The quenching stress, which is due to thermal strain and transformation strain, was presented as a function of changes of temperature distribution, while the method of quenching and the sizes of steel articles were conceived as the factors that determined the temperature distribution.For the steel articles state during quenching, elastic parts and plastic parts were discriminated on the basis of the maximum shear stress theory, and the transient stress distributions were obtained by integrating the stress from the quenching temperature down to an instantanius temperature.
The computations revealed:
1) The superficial tensile stress becomes maximum during quenching just before the transformation at the center is completed, whereas, in cases of imperfect quench, the central tensile stress becomes maximum when the steel as a whole is cooled to the room temperature.

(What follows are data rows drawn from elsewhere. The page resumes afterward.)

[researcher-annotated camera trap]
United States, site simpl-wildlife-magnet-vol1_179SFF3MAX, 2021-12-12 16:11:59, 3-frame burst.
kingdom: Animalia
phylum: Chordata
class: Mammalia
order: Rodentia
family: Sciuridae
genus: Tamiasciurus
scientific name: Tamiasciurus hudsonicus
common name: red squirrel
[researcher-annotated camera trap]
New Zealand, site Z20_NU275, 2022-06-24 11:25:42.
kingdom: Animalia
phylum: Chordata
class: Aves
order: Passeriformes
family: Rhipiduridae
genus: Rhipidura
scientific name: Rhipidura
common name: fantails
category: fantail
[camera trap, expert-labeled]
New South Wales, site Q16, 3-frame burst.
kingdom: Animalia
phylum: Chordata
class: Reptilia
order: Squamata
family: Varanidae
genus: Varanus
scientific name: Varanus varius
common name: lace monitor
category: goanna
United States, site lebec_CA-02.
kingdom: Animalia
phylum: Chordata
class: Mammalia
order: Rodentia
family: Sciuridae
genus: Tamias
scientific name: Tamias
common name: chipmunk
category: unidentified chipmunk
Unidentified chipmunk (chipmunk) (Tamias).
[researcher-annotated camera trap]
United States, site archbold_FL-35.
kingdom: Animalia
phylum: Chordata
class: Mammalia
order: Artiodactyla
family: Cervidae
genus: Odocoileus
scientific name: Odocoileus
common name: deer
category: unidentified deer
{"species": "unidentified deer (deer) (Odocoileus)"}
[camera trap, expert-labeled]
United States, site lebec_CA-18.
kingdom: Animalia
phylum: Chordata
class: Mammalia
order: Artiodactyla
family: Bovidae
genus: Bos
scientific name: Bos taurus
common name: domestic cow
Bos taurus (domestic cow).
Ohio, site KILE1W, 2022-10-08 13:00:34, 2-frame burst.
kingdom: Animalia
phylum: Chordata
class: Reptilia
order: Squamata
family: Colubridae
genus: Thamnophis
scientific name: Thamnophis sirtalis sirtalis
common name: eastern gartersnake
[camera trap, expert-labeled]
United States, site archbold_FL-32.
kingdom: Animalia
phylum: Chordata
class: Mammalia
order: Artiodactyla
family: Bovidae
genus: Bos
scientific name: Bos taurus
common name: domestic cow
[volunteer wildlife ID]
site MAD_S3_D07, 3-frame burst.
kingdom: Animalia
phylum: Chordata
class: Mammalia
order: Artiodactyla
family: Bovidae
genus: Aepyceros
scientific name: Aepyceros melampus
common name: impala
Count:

2) For the case of perfect quench, the superficial tensile stress is the greater the severer the quenching, though it decreases beyond a certain limit of quenching speed even becoming comperession.
3) For imperfect quench, the stress distribution, though much depends on the quenched structure and the severity of quenching, is generally such that the superficial stress is compressive and often a sharp peak of tensile stress exists at just below the surface.
A few practical applications have been presented and discussed.